[DOCUMENT EXCERPT]
---------------

I've got a pretty strange issue here. Imagine we have two servers...
ServerA and
ServerB. Last night
ServerB pulled down some configuration bits from our puppet servers and tried to re-name itself to
ServerA.
How? Well theres two things that may have triggered this behavior.
1. We use a custom Puppet Node Name fact to set our node names, rather than the hostnames:
[main]
...
# Use the fact 'puppet_node' as our node classifier rather than the hostname.
node_name = facter
node_name_fact = puppet_node
2. We have Nginx proxy_cache all of our GET/HEAD requests to avoid hammering the Puppet Master processes with calls to the mostly static content like templates:
# Never, ever, ever cache our certificate or API requests... always pass them to the puppet master.
location ~ /(.*)/certificate(.*)/(.*)$ { proxy_pass http://unicorn; }
# If a request comes in for the 'master' environment, do not cache it at all
location ~ /master/(.*)$ { proxy_pass http://unicorn; }
location / {
# Cache all requests to the Puppet Unicorn process for at least 10 minutes.

---------------

[DATA EXTRACT]

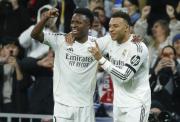 Vinícius: 'No quiero estar en el foco de Real Madrid por cosas de fuera del campo'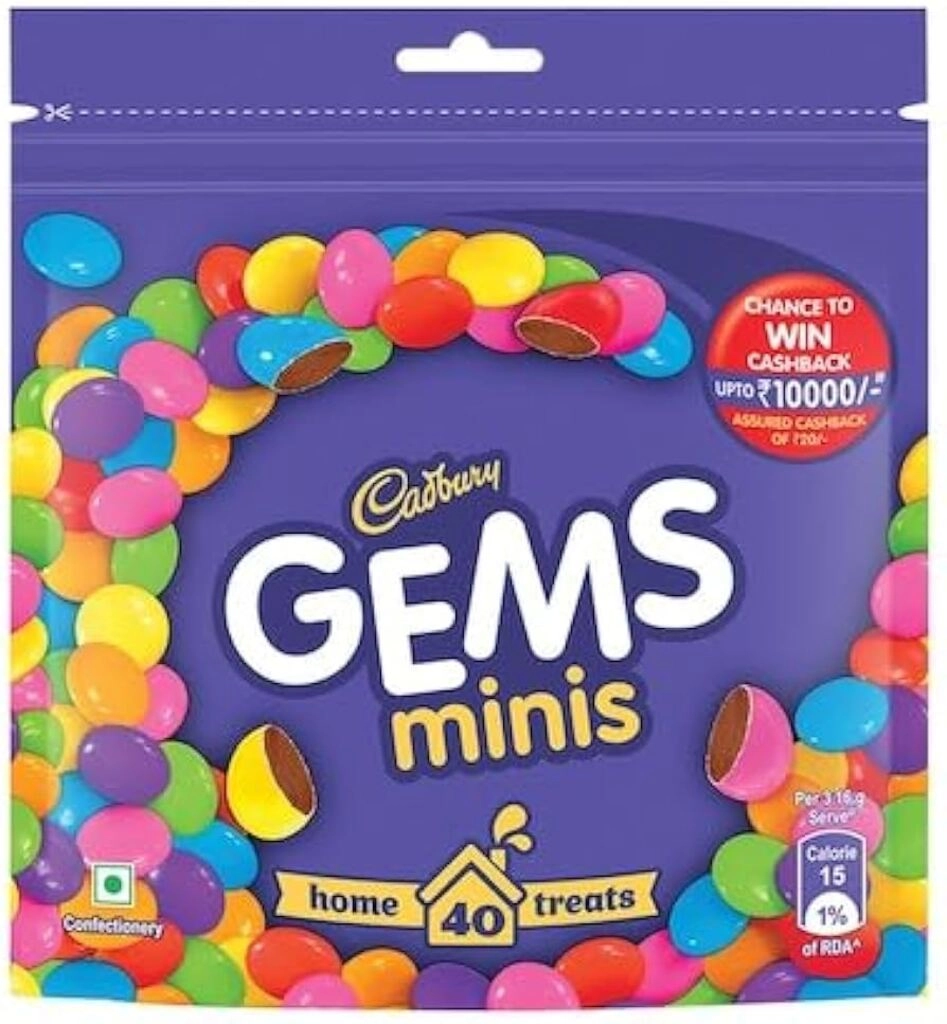 CAD GEMS (15 g)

---------------

[ASSIGNMENT A] What is the Spanish translation of this sentence from the Puppet forum post: "Last night ServerB pulled down some configuration bits from our puppet servers and tried to re-name itself to ServerA."
[ASSIGNMENT B] Can you pick up the Puppet forum post after its last line and continue it?

[ANSWER SPACE A] Anoche, ServerB descargó algunos fragmentos de configuración de nuestros servidores de Puppet e intentó cambiar su nombre a ServerA.

[ANSWER SPACE B]
proxy_cache nginx;
proxy_cache_methods GET HEAD;
proxy_cache_key "$scheme$proxy_host$request_uri";
proxy_cache_valid 10m;
proxy_cache_valid 404 1m;
proxy_ignore_headers X-Accel-Expires Expires Cache-Control Set-Cookie;
proxy_pass http://unicorn;
}
Digging into the logs, it looks like we're caching a bit too much and are actually caching the /<env>/node/<puppet node name> queries. Here you can see that we generate the results once, then return cached results on the next several queries:
"GET /production/node/nsp_node_prod? HTTP/1.1" 200 13834 "-" "-" 0.021
"GET /production/node/nsp_node_prod? HTTP/1.1" 200 13834 "-" "-" 0.000
"GET /production/node/nsp_node_prod? HTTP/1.1" 200 13834 "-" "-" 0.000
"GET /production/node/nsp_node_prod? HTTP/1.1" 200 13834 "-" "-" 0.000
"GET /production/node/nsp_node_prod? HTTP/1.1" 200 13834 "-" "-" 0.000
"GET /production/node/nsp_node_prod? HTTP/1.1" 200 13834 "-" "-" 0.000
So, I have two questions ..
1. What is the purpose of calling the Node API? Is the agent doing this? Why?
2. Is it possible that if an agent called the node api and got "its own node information" that was wrong, it could then request an invalid catalog?
(Note, we're running Puppet 3.4.3 behind Nginx with Unicorn... and yes, even though we use a single node name for these machines, they use different 'facts' to define which packages and roles they are serving up...)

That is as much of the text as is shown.